Of course I did not by any means perceive the splendours and squalors of the chamber all at once. In fact, as I entered I staggered at the smell of the lamps and the heavy perfumes and when Barney pushed me towards a sopha, I sank onto it. A young woman — not the one who had answered the door, but the tall, fair-haired one who had spoken
in the hall about Jack and who was equally finely dressed — was sitting at the other end and arguing fiercely with some of her companions. She was wearing evening dress that left her shoulders and upper arms bare except for her jewels — which looked real enough to me. She and her companions broke off their argument when they saw Barney and myself.
“Do something for him, Sally,” said Barney, nodding to me.
She frowned and held to my lips the glass she had been drinking from: “This will do you no harm. It’s wine.”

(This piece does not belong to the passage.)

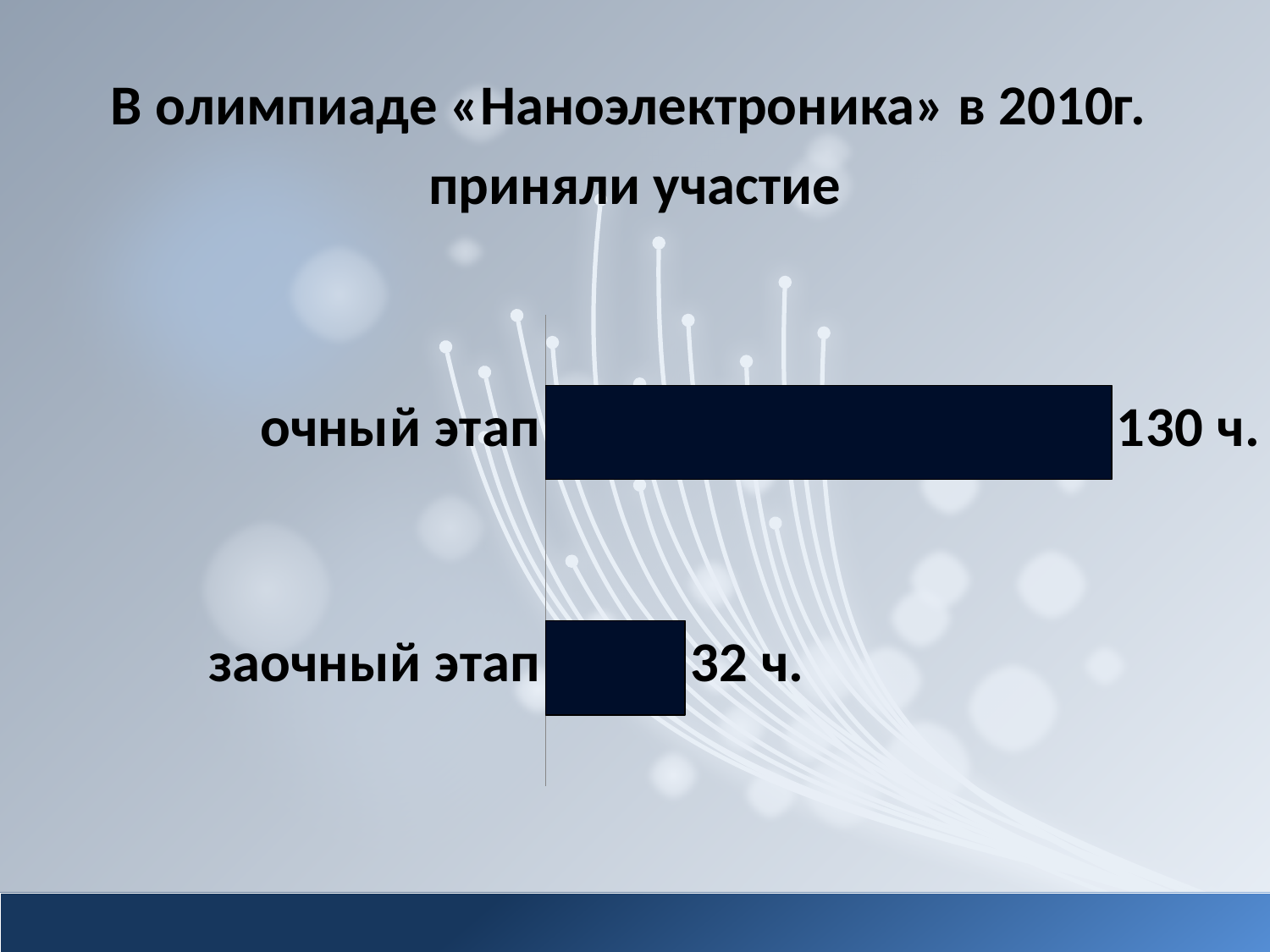
What is the difference between the values for очный этап and заочный этап? 98 ч. Are the bars in the chart horizontal or vertical? horizontal Which is larger, the value for очный этап or for заочный этап? очный этап What kind of chart is shown on the slide? bar chart How many categories are shown in the chart? 2 What is the value for заочный этап? 32 ч. Which category has the lowest value? заочный этап Which category has the highest value? очный этап What is the value for очный этап? 130 ч. What is the title of the slide containing the chart? В олимпиаде «Наноэлектроника» в 2010г. приняли участие What is the total of the two values shown in the chart? 162 ч.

I sipped and felt a warmth spreading inside me. Then she turned away and began to speak to one of the men. Her handsome features suggested to me a languid apathy and boredom that seemed to be waiting to be moulded and made use of. As I looked round some of the sleepers around us began to wake up, and they and a few of the others whom I had seen in the hall came over.
“Why ’ave you brung the boy, Barney?” asked one of the men.
“Send him to rightabouts,” called out Sam, the bearded man with the pigtail. Disconcertingly he accompanied this suggestion with the friendliest smile at me in which he showed several gold teeth.
“Don’t we have enough to worrit about already?” said a man with a mean, ugly face who was somewhat incongruously wearing a beautiful satin coat and carrying many rings and seals at his fob. “What with the Cat’s-meat-man being onto us.”
“You’re right, Will,” said Sam. “The boy will be no more use to us nor a horse with a wooden leg.”
“He might make a snakesman,” suggested a masculine-looking female wearing a man’s hat and a sailor’s jacket glazed with oil and pitch, whose face was deeply pitted with the smallpox and whose teeth were absolutely black. Beneath the hat I saw that her hair was a vivid red.
“No, he’s too big, Poll,” Will objected.
“Is he flash?” asked the girl who had answered the door.
“The boy stays, Sam,” Barney announced. Turning to the girl who had opened the door to me he said: “And no, he ain’t flash, Nan.”
“What, have you turned soft, then?” she jeered.